|
|
|
|
|
by bpires
3725 days ago
|
|
I don't think YOLO [0], the object detector he talked about, requires a massive amount of data as he claimed. Yes, if you want to learn how to classify 1000 different categories like on ImageNet, then yes, you need a lot of data. But if you're taking a pretrained network like YOLO (it was pretrained on ImageNet and trained on Pascal), you don't need a lot of images. I've retrained it with the KITTI dataset [1] and had no issues at all. They're only 7k images. By the way KITTI actually has a vehicles dataset that might be helpful for your case. And also by the way, you don't even need to retrain YOLO with your vehicle dataset. It was trained on Pascal VOC [2], a dataset of 20 categories and one of the categories is car. So YOLO already knows how to detect cars, it just might not be ideal for your dataset, but you don't care anyways since you just want any solution to compare to as a baseline.
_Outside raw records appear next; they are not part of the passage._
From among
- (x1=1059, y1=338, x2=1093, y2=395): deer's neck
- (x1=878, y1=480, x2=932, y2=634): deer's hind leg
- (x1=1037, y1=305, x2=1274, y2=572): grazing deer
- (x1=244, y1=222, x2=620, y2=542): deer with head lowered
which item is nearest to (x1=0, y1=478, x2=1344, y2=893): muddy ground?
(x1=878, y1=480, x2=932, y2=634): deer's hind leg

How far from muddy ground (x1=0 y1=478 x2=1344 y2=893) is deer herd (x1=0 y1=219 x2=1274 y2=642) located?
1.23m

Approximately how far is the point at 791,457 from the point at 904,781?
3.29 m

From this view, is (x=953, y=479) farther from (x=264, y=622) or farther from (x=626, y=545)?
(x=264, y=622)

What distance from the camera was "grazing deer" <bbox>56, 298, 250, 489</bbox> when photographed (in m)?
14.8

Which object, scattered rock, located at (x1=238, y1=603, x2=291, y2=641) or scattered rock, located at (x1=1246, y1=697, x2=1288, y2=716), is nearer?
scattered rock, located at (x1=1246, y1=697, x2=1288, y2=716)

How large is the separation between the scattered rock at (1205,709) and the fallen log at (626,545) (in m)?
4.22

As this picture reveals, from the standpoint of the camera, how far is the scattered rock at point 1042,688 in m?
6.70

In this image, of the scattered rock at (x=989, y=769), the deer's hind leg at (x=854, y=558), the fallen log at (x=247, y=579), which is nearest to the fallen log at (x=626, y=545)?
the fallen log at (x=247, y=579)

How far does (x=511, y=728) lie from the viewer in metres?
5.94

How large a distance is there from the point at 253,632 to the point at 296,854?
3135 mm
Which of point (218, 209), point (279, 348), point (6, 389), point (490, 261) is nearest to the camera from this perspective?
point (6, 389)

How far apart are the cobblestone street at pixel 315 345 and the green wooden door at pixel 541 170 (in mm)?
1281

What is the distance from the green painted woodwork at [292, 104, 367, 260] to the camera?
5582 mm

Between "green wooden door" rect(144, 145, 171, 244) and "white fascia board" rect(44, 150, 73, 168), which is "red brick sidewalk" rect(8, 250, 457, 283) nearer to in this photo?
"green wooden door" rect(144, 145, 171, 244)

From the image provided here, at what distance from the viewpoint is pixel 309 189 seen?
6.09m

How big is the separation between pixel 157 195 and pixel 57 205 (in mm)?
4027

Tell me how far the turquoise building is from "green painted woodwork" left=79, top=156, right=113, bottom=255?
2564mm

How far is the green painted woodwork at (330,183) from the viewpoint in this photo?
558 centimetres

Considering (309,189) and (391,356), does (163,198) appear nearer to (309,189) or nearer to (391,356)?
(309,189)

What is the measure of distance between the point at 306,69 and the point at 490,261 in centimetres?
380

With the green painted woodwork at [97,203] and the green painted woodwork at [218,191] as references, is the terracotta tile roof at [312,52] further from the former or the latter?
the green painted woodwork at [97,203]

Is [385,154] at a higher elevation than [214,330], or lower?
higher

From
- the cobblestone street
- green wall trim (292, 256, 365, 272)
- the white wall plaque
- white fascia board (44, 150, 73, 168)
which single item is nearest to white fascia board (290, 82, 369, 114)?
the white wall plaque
This would probably have been even less work than training the cascade classifier you used and have achieved better results. [0]: http://pjreddie.com/darknet/yolo/ [1]: http://www.cvlibs.net/datasets/kitti/ [2]: http://host.robots.ox.ac.uk/pascal/VOC/ |
|
I feel like all those deep learning papers distorted people's perception of scale. If you need to take those 7k images by hand because your application domain is obscure and they aren't available in an existing dataset, that's way beyond feasible.